Ah, Darcy Ribeiro, vox clamantis in deserto: investir em escolas para não ter que investir em presídios. Se o Brasil fizesse, mesmo hoje, um plebiscito sobre dotação orçamentária, sem dúvida o dinheiro público iria prioritariamente para a educação. Todos sabemos disso.
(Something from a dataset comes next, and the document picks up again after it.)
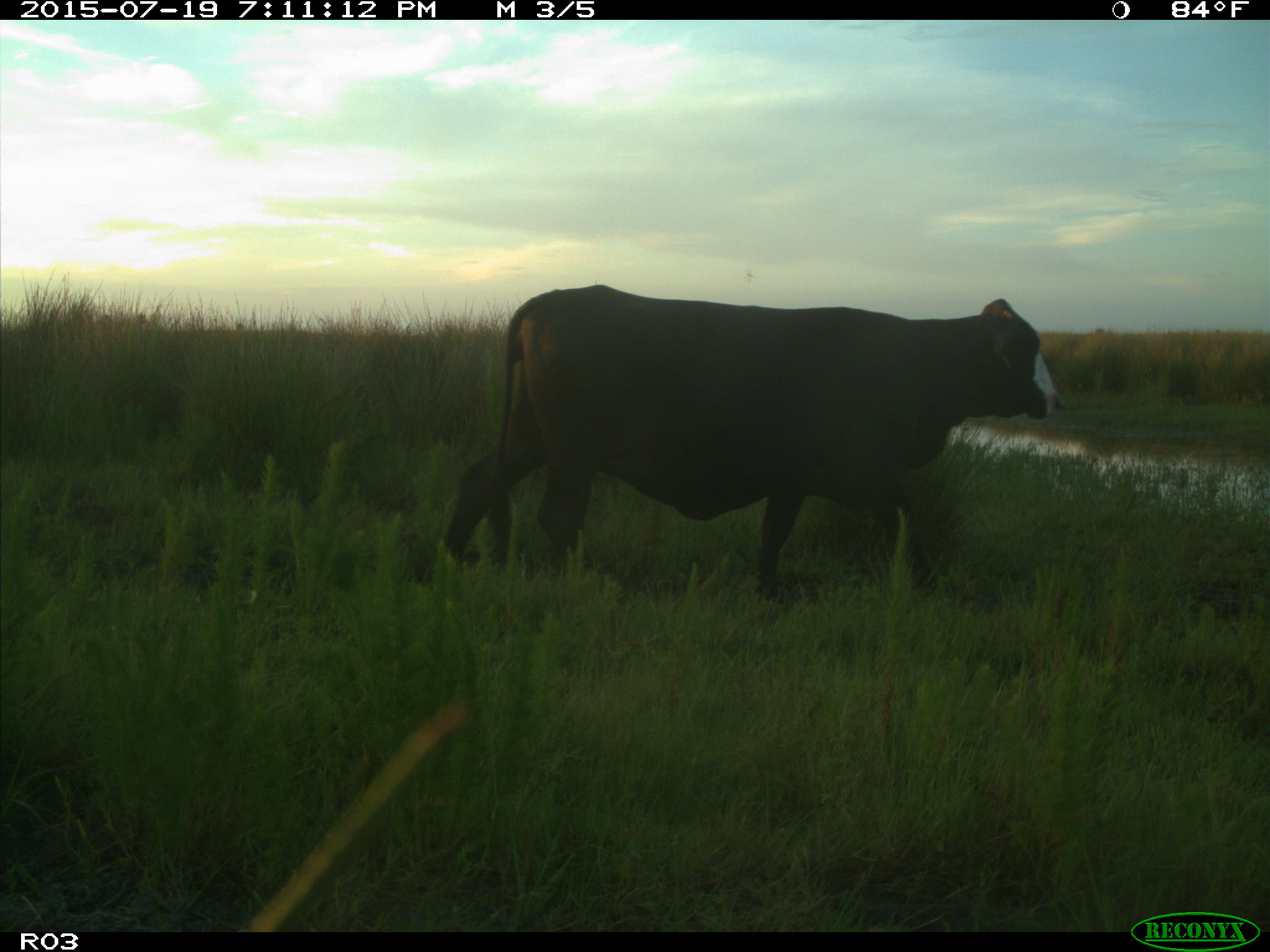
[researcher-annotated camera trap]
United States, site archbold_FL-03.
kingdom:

Mas teremos que esperar esses jovens chegarem ao topo.
Mas...
Mas ainda somos o país do mas,
o mas é nossa marca de ódio,
o mas é nosso disfarce para o ódio,
o mas permite que o assassino cruel se sinta bem -- e do bem -- ao apunhalar aquele que odeia,
o mas é a grande mancha que revela a hipocrisia de nossa alma.
Nas demissões:
você é excelente, acrescentou muito ao nosso grupo, mas...
Nos relacionamentos:
gosto de você, que foi importante para mim, mas...
No nono mês o médico diz:
você sabe que sempre fui favorável ao parto normal, mas...
Nas adoções:
não temos nada contra crianças maiores, mas...
Nos negócios:
sou correto, mas...
Enfim, não tenho nada contra:
... os negros, mas
... os gays, mas
... os pobres, mas
... os evangélicos, mas
... os nordestinos, mas
Quando votarem diretamente, os jovens vão pôr o dinheiro sim na educação, e ensinarão suas crianças a dizer de cabeça erguida o que pensam, sem precisar das vergonhosas manchas de personalidade que caracterizam o nosso discurso do mas.
O país está mudando, mas
poucos veem o ponteiro das horas se mexer.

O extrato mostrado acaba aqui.